*** Opening Dataset extract ***

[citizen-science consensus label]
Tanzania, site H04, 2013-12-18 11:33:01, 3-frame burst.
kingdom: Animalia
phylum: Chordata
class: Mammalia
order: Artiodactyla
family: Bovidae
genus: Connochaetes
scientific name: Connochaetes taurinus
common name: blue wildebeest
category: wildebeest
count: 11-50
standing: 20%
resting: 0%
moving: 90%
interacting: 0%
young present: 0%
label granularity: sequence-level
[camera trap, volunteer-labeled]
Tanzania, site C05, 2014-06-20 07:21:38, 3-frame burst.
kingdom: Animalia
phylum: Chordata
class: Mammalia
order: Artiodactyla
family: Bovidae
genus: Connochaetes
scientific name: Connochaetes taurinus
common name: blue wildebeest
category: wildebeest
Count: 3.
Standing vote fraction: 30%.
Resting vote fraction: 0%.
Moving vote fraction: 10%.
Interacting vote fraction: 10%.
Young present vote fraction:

*** Closing Dataset extract ***

**Problem:** From the first record to the last, print each one exactly.

**Answer to the exercise:**
[citizen-science consensus label]
Tanzania, site H04, 2013-12-18 11:33:01, 3-frame burst.
kingdom: Animalia
phylum: Chordata
class: Mammalia
order: Artiodactyla
family: Bovidae
genus: Connochaetes
scientific name: Connochaetes taurinus
common name: blue wildebeest
category: wildebeest
count: 11-50
standing: 20%
resting: 0%
moving: 90%
interacting: 0%
young present: 0%
label granularity: sequence-level
[camera trap, volunteer-labeled]
Tanzania, site C05, 2014-06-20 07:21:38, 3-frame burst.
kingdom: Animalia
phylum: Chordata
class: Mammalia
order: Artiodactyla
family: Bovidae
genus: Connochaetes
scientific name: Connochaetes taurinus
common name: blue wildebeest
category: wildebeest
Count: 3.
Standing vote fraction: 30%.
Resting vote fraction: 0%.
Moving vote fraction: 10%.
Interacting vote fraction: 10%.
Young present vote fraction:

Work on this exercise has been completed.